Après avoir observé l'adaptation parlementaire à ces régimes d'urgence sanitaire, notre rapport analyse la manière dont la justice a pu être résiliente dans le cadre de ces crises sanitaires. Il est certain que le Covid aura accéléré à peu près partout ce grand enjeu du XXIe siècle qu'est la numérisation de la justice. Un grand nombre d'États membres, en particulier la France, la Belgique et l'Espagne, ont considérablement accéléré la dynamique.
La plupart du temps au cœur de cette crise, les États ont priorisé les fonctions les plus importantes des juridictions, ainsi que les affaires les plus urgentes et les plus critiques. Dans certains États membres, les juridictions administratives et constitutionnelles ont été particulièrement actives durant la crise, pour le meilleur et pour le pire. En Allemagne, 3 700 décisions de justice ont été prises en lien avec la pandémie et en Slovénie, la cour constitutionnelle a jugé près de 26 % de cas supplémentaires en 2020, ce qui est absolument considérable. Par ailleurs, il était également intéressant d'observer, notamment au cours de nos auditions, que cette proactivité de la justice à l'égard des états d'urgence ou des législations d'urgence sanitaire a pu amener à re-hiérarchiser ou à réévaluer certains de nos droits fondamentaux.

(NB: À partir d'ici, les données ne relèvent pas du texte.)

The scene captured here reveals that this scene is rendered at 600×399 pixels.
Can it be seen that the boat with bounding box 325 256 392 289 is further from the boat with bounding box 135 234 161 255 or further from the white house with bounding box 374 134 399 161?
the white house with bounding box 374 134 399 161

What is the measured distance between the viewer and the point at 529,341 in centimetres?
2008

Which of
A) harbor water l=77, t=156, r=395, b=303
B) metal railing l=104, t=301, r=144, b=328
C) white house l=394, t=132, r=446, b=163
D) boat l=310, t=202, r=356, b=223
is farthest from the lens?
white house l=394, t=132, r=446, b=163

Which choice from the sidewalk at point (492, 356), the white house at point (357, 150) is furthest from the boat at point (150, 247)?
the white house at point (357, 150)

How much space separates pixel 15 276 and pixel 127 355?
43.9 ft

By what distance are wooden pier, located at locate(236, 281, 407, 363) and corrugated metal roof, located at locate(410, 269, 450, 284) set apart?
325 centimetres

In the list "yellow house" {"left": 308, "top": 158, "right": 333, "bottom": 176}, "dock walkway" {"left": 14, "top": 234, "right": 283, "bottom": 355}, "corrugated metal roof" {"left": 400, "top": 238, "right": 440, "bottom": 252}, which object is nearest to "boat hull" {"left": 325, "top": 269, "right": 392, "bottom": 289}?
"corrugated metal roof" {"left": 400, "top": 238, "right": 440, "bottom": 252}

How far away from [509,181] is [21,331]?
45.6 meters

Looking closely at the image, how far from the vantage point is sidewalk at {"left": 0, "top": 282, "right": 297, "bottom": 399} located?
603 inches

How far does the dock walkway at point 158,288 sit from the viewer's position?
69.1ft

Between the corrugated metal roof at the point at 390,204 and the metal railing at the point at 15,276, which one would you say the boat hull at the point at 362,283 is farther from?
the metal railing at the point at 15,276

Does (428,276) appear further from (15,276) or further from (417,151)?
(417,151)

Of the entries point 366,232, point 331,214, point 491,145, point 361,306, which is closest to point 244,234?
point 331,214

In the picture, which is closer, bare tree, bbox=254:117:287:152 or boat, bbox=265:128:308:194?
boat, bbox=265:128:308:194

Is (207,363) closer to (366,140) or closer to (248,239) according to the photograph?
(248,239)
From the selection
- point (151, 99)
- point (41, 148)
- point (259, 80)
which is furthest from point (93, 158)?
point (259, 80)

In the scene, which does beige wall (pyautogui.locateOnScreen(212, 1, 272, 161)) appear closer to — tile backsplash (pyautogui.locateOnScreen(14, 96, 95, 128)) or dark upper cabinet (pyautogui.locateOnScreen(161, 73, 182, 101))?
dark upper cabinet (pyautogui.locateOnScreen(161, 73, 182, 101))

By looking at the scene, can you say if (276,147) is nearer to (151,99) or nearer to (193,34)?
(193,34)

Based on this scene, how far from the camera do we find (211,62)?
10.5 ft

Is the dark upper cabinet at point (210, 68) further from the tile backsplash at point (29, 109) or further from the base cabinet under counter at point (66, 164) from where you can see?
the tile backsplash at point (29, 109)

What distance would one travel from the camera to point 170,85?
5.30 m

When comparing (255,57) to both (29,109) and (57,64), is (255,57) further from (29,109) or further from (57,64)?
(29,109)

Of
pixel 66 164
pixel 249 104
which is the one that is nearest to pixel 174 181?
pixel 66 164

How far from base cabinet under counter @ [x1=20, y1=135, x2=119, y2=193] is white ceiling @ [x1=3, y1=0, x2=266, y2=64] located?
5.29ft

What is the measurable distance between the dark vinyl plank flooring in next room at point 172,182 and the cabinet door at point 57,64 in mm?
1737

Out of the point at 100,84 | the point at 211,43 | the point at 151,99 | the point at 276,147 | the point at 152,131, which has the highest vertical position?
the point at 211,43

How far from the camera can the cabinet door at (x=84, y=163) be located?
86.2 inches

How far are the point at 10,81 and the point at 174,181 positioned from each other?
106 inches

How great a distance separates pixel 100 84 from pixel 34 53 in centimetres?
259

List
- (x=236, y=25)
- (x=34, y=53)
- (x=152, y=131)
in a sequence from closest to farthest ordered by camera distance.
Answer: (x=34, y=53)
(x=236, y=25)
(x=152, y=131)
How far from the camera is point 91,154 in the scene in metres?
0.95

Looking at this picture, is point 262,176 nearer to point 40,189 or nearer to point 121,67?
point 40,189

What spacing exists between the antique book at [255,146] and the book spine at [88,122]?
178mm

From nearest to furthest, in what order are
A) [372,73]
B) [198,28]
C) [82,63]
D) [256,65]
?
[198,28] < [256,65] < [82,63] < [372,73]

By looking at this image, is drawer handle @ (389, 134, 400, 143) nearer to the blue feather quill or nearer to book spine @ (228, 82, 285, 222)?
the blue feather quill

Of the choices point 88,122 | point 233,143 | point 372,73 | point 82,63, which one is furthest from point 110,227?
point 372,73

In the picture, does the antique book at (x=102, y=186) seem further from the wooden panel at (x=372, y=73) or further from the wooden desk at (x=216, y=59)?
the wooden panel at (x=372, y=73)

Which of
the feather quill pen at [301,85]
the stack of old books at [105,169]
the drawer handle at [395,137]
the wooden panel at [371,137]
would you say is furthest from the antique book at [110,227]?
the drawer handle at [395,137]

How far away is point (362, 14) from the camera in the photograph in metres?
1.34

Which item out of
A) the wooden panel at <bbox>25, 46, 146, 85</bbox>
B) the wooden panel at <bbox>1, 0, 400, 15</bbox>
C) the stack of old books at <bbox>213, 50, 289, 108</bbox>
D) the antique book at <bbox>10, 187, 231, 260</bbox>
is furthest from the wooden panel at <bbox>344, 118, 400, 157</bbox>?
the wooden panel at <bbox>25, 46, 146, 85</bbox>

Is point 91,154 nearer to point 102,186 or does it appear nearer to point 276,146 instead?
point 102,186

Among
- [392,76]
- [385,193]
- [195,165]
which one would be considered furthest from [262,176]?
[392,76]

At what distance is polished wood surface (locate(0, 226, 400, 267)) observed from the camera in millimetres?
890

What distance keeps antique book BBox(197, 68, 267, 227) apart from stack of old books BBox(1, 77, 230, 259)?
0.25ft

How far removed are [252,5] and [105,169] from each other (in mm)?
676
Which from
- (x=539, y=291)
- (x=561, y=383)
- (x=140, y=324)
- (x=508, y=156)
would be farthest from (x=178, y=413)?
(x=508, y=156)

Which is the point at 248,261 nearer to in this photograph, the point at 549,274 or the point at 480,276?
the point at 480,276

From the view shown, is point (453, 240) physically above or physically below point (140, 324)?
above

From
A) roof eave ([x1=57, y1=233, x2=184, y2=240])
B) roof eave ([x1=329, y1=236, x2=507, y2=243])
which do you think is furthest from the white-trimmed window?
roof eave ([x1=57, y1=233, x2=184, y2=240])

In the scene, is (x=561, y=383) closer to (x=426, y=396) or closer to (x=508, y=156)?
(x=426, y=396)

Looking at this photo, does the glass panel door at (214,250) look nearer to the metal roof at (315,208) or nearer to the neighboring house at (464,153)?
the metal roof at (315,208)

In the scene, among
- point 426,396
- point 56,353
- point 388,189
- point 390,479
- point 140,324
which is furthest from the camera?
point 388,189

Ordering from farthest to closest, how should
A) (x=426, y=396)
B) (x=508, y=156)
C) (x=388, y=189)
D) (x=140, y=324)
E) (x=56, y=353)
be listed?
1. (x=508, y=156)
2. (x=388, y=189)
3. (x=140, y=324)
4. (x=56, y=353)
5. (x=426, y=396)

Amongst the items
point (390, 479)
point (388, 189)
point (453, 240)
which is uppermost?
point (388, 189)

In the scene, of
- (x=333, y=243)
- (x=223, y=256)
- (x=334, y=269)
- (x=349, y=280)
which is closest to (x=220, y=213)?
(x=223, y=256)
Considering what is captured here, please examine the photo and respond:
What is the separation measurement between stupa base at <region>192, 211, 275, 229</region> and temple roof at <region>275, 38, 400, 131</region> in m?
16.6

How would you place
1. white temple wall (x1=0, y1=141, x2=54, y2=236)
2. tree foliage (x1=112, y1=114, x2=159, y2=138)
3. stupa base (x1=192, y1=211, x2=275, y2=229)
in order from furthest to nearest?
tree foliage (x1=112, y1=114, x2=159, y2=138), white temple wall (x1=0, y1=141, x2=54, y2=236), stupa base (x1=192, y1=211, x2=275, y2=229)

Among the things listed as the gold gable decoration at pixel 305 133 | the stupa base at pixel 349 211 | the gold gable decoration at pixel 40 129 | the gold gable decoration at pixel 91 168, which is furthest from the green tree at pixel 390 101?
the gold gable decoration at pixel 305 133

Notre rapport s'attarde ensuite sur la liberté de la presse en temps de pandémie et montre que les mesures d'urgence ont rendu considérablement plus difficile le travail des journalistes à un moment où leur rôle était absolument primordial. La lutte contre la désinformation a en effet état d'autant plus nécessaire dans cette situation de crise. Au total, en juillet 2021, l'institut de presse international a dénombré 845 violations de la liberté de la presse liées au Covid. L'Europe se distingue par une forte propension d'attaques physiques et verbales venant de particuliers. Certains États, comme la Roumanie ou la Hongrie, ont même modifié leurs législations pendant la crise pour criminaliser la désinformation, ce qui a pu susciter des réactions importantes, voire semer des doutes considérables sur la liberté de la presse. Le secteur des médias a enfin été confronté à une importante baisse de recettes publicitaires, de façon circonstancielle. Le secteur de la publication d'informations a ainsi vu ses recettes reculer de 30 à 80 % durant le premier confinement.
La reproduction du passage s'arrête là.